Yaitu dengan membujuk pihak lain untuk
mengubah posisinya untuk mempertimbangkan informasi-informasi faktual yang
relevan dengan konflik, karena adanya rintangan komunikasi (communication
barriers).
d. Taktik paksaan dan
penekanan.
Yaitu menggunakan kekuasaan formal
dengan menunjukkan kekuatan (power) melalui sikap otoriter karena dipengaruhi
oleh sifat-sifat individu (individual traits).
e. Taktik-taktik yang
berorientasi pada tawar-menawar dan pertukaran persetujuan sehingga tercapai
suatu kompromi yang dapat diterima oleh dua belah pihak, untuk menyelesaikan
konflik yang berkaitan dengan persaingan terhadap sumber-sumber (competition
for resources) secara optimal bagi pihak-pihak yang berkepentingan.
c.
Strategi Menang-Menang (Win-Win
Strategy)
Penyelesaian yang
dipandang manusiawi, karena menggunakan segala pengetahuan, sikap dan
keterampilan menciptakan relasi komunikasi dan interaksi yang dapat membuat
pihak-pihak yang terlibat saling merasa aman dari ancaman, merasa dihargai,
menciptakan suasana kondusif dan memperoleh kesempatan untuk mengembangkan
potensi masing-masing dalam upaya penyelesaian konflik. Jadi strategi ini
menolong memecahkan masalah pihak-pihak yang terlibat dalam konflik, bukan
hanya sekedar memojokkan orang.
Strategi
menang-menang jarang dipergunakan dalam organisasi dan industri, tetapi ada 2
cara didalam strategi ini yang dapat dipergunakan sebagai alternatif pemecahan
konflik interpersonal yaitu:
a. Pemecahan masalah
terpadu (Integrative Problema Solving)
Yaitu usaha untuk menyelesaikan secara
mufakat atau memadukan kebutuhan-kebutuhan kedua belah pihak.
b. Konsultasi proses
antar pihak (Inter-Party Process Consultation)
Yaitu dalam penyelesaian melalui
konsultasi proses, biasanya ditangani oleh konsultan proses, dimana keduanya
tidak mempunyai kewenangan untuk menyelesaikan konflik dengan kekuasaan atau
menghakimi
salah satu atau kedua belah pihak yang terlibat konflik.

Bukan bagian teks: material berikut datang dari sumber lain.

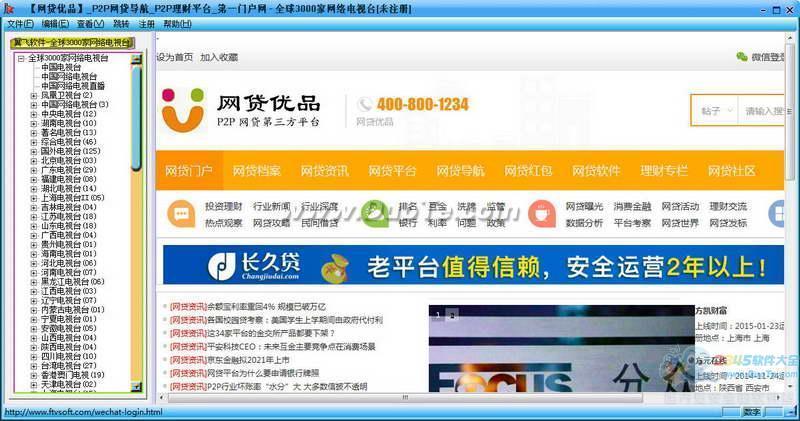 全球3000家网络电视台天天看下载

salah satu atau kedua belah pihak yang terlibat konflik.
3. Strategi Mengatasi
Konflik Organisasi (Organizational Conflict)
Menurut
Wijono, ada beberapa strategi yang dapat dipakai untuk mengantisipasi
terjadinya konflik organisasi diantaranya adalah:
a. Pendekatan Birokratis
(Bureaucratic Approach)
Konflik muncul karena
adanya hubungan birokratis yang terjadi secara vertikal dan untuk menghadapi
konflik vertikal model ini, manajer cenderung menggunakan struktur hirarki
(hierarchical structure) dalam hubungannya secara otokritas. Konflik terjadi
karena pimpinan berupaya mengontrol segala aktivitas dan tindakan yang
dilakukan oleh bawahannya. Strategi untuk pemecahan masalah konflik seperti ini
biasanya dipergunakan sebagai pengganti dari peraturan-peraturan birokratis
untuk mengontrol pribadi bawahannya. Pendekatan birokratis (Bureaucratic
Approach) dalam organisasi bertujuan mengantisipasi konflik vertikal (hirarkie)

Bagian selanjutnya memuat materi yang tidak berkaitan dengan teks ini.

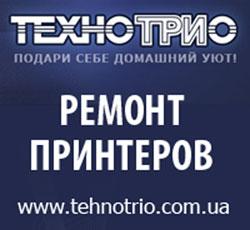 remont_printera_250 (250x230, 44Kb)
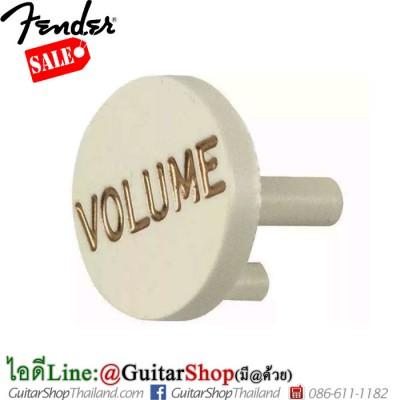 จุกโวลุ่ม Fender S-1 Switch Parchment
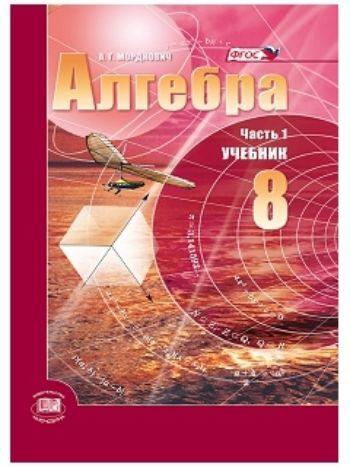 Купить Алгебра. 8 класс. Учебник в 2-х частях в Москве по недорогой цене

didekati dengan cara menggunakan hirarki struktural (structural hierarchical).
b. Pendekatan Intervensi
Otoritatif Dalam Konflik Lateral (Authoritative Intervention in Lateral
Conflict)
Bila terjadi konflik
lateral, biasanya akan diselesaikan sendiri oleh pihak-pihak yang terlibat
konflik. Kemudian jika konflik tersebut ternyata tidak dapat diselesaikan
secara konstruktif, biasanya manajer langsung melakukan intervensi secara
otoratif kedua belah pihak.
c. Pendekatan Sistem
(System Approach)
Model pendekatan
perundingan menekankan pada masalah-masalah kompetisi dan model pendekatan
birokrasi menekankan pada kesulitan-kesulitan dalam kontrol, maka pendekatan
sistem (system Approach) adalah mengkoordinasikan masalah-masalah konflik yang
muncul.
Pendekatan ini menekankan pada hubungan lateral dan horizontal antara fungsi-fungsi pemasaran dengan produksi dalam suatu organisasi.
Pendekatan ini menekankan pada hubungan lateral dan horizontal antara fungsi-fungsi pemasaran dengan produksi dalam suatu organisasi.
d. Reorganisasi
Struktural (Structural Reorganization)
Cara pendekatan dapat
melalui mengubah sistem untuk melihat kemungkinan terjadinya reorganisasi struktural
guna meluruskan perbedaan kepentingan dan tujuan yang hendak dicapai kedua
belah pihak, seperti membentuk wadah baru dalam organisasi non formal untuk
mengatasi konflik yang berlarut-larut sebagai akibat adanya saling
ketergantungan tugas (task interdependence) dalam mencapai kepentingan dan
tujuan yang berbeda sehingga fungsi organisasi menjadi kabur.